_Your task_
Write out the piece on leftist academics word for word, from "I’d run the" up to and including "of their lives.".

_Selected excerpt_
───
Leftist Academics and ‘Crybaby Conservatives’

Today’s accusations against subversive professors differ from those of the past in several respects. In a sign of the times, the test for disloyalty has shifted far toward the center. Once an unreliable professor meant an anarchist or communist; now it includes Democrats. Soon it will be anyone to the left of Attila the Hun. Second, the charges do not (so far) come from government committees investigating un-American activities but from conservative commentators and their student minions. A series of groups such as Campus Watch, Academic Bias and Students for Academic Freedom enlist students to monitor and publicize professorial conduct. Third, the new charges are advanced not against but in the name of academic freedom or a variant of it; and, in the final twist, the new conservative critics seem driven by an ethos that they have adopted from liberalism: affirmative action and a sense of victimhood, which they officially detest.

I’d run the whole column here if copyright allowed it.

But politicization is perceived as a problem. Steve Goodman, an educational consultant, wrote in the Washington Post:

Yes, I do get some students who expressly wish to apply to either a liberal or a conservative college. But the vast majority are simply eager to find a school that will help them advance in their intellectual and professional lives. They’re flabbergasted by courses with titles like “Pornography and Evolution,” “The Beatles Era,” or “Introduction to Material Culture,” as well as educational values that appear only tangentially related to the reality of their lives.
───
Saved entries:
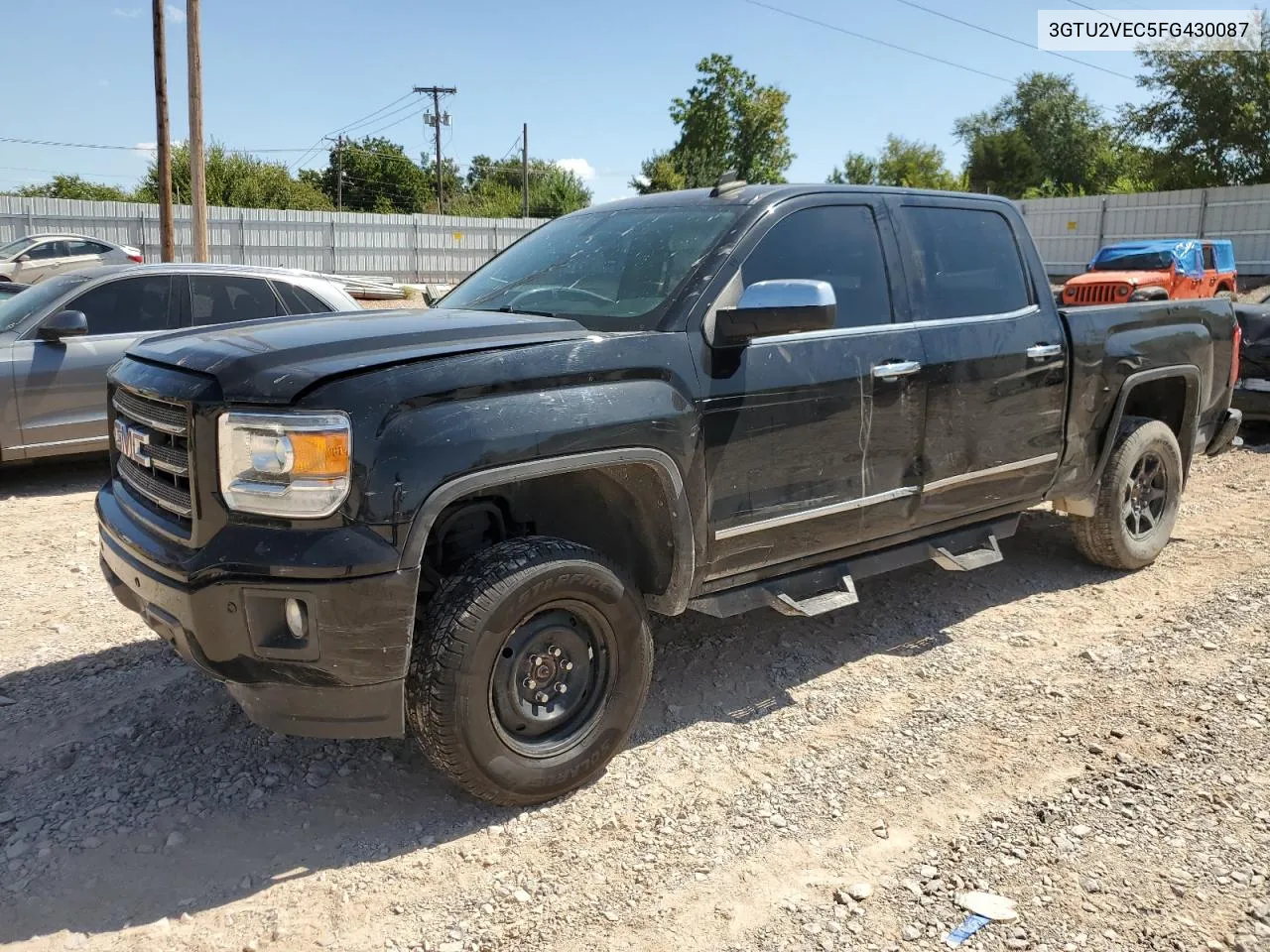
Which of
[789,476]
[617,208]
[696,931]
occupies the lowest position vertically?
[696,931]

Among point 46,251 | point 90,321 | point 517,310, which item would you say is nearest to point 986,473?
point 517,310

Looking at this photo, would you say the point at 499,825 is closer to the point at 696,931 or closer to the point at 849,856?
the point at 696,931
───
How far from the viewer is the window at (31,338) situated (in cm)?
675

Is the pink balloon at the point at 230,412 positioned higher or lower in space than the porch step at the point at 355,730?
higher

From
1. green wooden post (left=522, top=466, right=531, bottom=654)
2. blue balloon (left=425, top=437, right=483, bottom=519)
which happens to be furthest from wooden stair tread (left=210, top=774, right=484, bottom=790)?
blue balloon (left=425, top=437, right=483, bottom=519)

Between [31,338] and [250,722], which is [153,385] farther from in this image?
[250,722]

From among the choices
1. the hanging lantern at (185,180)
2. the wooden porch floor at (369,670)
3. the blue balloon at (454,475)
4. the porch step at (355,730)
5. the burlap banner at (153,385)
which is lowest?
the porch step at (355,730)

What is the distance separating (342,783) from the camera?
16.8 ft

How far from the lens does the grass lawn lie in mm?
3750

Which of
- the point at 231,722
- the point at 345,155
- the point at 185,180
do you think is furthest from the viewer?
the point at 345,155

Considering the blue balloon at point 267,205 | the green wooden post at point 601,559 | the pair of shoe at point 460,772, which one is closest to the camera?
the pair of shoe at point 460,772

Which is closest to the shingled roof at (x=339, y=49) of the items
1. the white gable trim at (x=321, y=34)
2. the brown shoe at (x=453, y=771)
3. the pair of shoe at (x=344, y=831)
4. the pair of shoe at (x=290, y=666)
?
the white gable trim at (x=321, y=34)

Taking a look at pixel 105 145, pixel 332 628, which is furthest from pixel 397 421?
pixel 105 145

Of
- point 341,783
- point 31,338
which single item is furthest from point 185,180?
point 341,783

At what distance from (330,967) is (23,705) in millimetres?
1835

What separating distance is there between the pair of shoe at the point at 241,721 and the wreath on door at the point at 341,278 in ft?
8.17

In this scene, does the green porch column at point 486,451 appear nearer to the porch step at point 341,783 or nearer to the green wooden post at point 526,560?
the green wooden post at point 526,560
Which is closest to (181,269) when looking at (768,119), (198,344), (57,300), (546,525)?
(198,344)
───
_Result for this exercise_
I’d run the whole column here if copyright allowed it.

But politicization is perceived as a problem. Steve Goodman, an educational consultant, wrote in the Washington Post:

Yes, I do get some students who expressly wish to apply to either a liberal or a conservative college. But the vast majority are simply eager to find a school that will help them advance in their intellectual and professional lives. They’re flabbergasted by courses with titles like “Pornography and Evolution,” “The Beatles Era,” or “Introduction to Material Culture,” as well as educational values that appear only tangentially related to the reality of their lives.